Outcomes better than those achieved with conventional percutaneous coronary intervention

WEDNESDAY, Feb. 6 (HealthDay News) -- In patients with a heart attack and ST-segment elevation, aspirating the clots during percutaneous coronary intervention (PCI) results in better reperfusion and clinical outcomes than conventional PCI, according to study findings published in the Feb. 7 issue of the New England Journal of Medicine.

Tone Svilaas, M.D., and colleagues from the University of Groningen in the Netherlands randomly assigned 1,071 patients with myocardial infarction with ST-segment elevation to manual thrombus aspiration during PCI or conventional PCI.

The researchers found that significantly fewer patients in the thrombus aspiration group had a myocardial blush grade of 0 or 1 (17.1 versus 26.3 percent). Lower grades were associated with significantly higher rates of adverse events and higher 30-day mortality rates. Significantly more patients in the thrombus aspiration group had complete resolution of ST-segment elevation (56.6 versus 44.2 percent).

The study shows that "thrombus extraction is conceptually sound and appears to reduce the risk among patients undergoing primary PCI," George W. Vetrovec, M.D., from Virginia Commonwealth University in Richmond, writes in an accompanying editorial.

The study was supported by a grant from Medtronic.

+ + +

■ **Aim of the exercise**:
Answer these questions from the report on clot aspiration during PCI:
(a) How many patients were randomly assigned in the study?
(b) What share of patients in each group had complete resolution of ST-segment elevation?
(c) What supported the study?

■ **Saved entries**:

+ + +

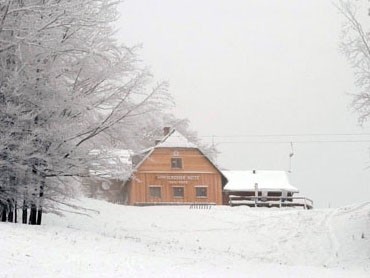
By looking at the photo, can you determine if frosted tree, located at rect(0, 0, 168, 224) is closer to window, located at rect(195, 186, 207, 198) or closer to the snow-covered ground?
the snow-covered ground

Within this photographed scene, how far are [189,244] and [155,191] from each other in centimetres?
2992

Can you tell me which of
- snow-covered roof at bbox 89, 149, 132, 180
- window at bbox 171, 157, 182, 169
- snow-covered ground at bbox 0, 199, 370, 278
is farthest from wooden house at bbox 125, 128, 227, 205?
snow-covered roof at bbox 89, 149, 132, 180

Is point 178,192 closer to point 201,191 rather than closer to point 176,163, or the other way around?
point 201,191

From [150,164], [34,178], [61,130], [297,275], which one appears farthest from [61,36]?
[150,164]

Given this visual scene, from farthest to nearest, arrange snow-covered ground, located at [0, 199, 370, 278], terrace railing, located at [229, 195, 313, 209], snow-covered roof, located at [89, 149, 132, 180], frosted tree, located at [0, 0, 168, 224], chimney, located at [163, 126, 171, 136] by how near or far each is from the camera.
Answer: chimney, located at [163, 126, 171, 136] < terrace railing, located at [229, 195, 313, 209] < snow-covered roof, located at [89, 149, 132, 180] < frosted tree, located at [0, 0, 168, 224] < snow-covered ground, located at [0, 199, 370, 278]

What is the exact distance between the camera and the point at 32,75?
17.1m

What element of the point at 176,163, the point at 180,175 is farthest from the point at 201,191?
the point at 176,163

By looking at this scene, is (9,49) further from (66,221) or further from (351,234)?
(351,234)

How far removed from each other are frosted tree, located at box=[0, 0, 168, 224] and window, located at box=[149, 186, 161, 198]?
112 ft

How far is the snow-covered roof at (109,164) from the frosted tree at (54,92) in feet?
1.49

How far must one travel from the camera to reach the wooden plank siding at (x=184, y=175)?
55.1 meters

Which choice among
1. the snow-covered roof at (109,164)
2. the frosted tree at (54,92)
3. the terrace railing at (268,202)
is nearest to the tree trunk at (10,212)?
the frosted tree at (54,92)

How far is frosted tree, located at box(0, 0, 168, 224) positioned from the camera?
54.0 ft

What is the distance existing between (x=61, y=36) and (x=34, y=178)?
4.05m
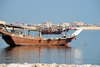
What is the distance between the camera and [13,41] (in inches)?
1650

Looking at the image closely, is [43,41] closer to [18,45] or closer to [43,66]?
[18,45]

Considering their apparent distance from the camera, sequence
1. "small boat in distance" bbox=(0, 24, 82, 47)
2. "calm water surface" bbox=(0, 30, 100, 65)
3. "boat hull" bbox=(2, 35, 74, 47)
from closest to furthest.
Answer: "calm water surface" bbox=(0, 30, 100, 65), "small boat in distance" bbox=(0, 24, 82, 47), "boat hull" bbox=(2, 35, 74, 47)

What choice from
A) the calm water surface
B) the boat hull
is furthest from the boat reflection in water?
the boat hull

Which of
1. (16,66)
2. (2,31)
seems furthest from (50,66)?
(2,31)

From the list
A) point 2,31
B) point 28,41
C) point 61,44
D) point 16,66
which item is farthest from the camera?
point 61,44

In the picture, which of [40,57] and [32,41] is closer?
[40,57]

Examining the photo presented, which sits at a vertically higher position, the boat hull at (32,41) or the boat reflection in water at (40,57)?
the boat reflection in water at (40,57)

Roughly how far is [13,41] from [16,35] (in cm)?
112

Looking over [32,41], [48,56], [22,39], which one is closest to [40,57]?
[48,56]

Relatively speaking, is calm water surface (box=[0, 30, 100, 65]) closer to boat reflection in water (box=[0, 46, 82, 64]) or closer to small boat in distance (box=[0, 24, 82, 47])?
boat reflection in water (box=[0, 46, 82, 64])

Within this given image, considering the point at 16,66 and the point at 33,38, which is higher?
the point at 16,66

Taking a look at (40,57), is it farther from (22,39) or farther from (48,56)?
(22,39)

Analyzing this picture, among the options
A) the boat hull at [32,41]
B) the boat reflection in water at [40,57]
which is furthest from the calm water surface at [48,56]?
Answer: the boat hull at [32,41]

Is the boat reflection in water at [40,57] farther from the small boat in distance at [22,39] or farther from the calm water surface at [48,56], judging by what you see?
the small boat in distance at [22,39]
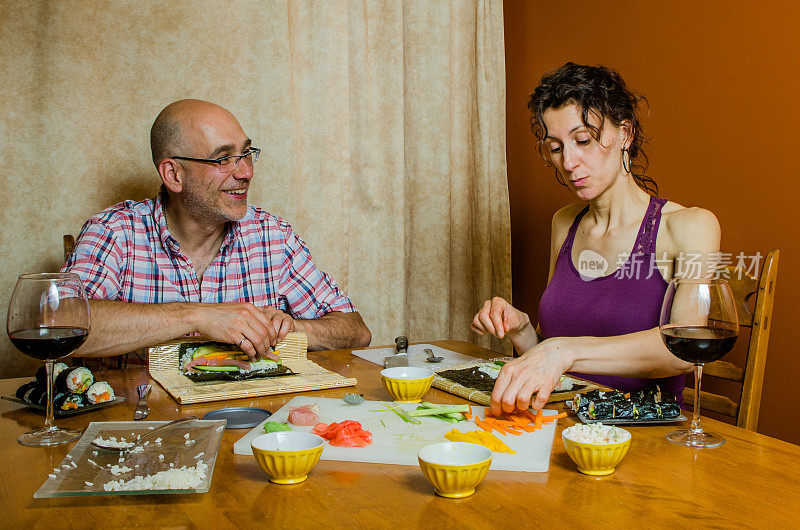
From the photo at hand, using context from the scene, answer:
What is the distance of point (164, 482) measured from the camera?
2.80 feet

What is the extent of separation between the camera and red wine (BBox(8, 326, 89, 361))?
42.0 inches

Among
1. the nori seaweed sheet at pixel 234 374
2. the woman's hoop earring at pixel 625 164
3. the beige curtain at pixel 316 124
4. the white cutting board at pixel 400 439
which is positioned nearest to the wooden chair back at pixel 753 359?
the woman's hoop earring at pixel 625 164

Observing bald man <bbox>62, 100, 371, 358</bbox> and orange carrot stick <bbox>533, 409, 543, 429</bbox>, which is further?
bald man <bbox>62, 100, 371, 358</bbox>

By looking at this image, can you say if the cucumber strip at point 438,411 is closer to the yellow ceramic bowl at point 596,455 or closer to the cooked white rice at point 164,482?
the yellow ceramic bowl at point 596,455

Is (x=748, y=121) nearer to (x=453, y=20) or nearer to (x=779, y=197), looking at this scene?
(x=779, y=197)

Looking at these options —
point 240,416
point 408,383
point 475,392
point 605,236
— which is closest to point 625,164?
point 605,236

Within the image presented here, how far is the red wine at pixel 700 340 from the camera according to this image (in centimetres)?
105

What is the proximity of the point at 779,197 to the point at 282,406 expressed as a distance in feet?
5.17

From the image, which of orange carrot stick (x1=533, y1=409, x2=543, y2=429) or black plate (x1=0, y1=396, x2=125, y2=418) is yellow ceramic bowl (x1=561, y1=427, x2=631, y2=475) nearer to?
orange carrot stick (x1=533, y1=409, x2=543, y2=429)

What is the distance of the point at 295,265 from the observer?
7.41ft

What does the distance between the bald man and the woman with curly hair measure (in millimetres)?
604

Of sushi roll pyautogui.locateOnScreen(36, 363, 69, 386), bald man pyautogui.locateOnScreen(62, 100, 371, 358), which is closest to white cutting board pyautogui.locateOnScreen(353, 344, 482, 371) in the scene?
bald man pyautogui.locateOnScreen(62, 100, 371, 358)

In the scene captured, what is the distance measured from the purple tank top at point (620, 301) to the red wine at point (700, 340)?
2.03ft

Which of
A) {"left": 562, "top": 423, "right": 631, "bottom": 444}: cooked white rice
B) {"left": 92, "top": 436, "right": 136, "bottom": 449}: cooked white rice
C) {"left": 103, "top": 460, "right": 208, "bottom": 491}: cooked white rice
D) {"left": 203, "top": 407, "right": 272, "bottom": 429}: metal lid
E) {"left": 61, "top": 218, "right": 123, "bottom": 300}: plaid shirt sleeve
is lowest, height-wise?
{"left": 203, "top": 407, "right": 272, "bottom": 429}: metal lid
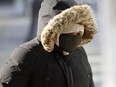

+ + +

■ **Solution below**:
(a) 1,071 patients.
(b) 56.6 percent in the thrombus aspiration group versus 44.2 percent with conventional PCI.
(c) A grant from Medtronic.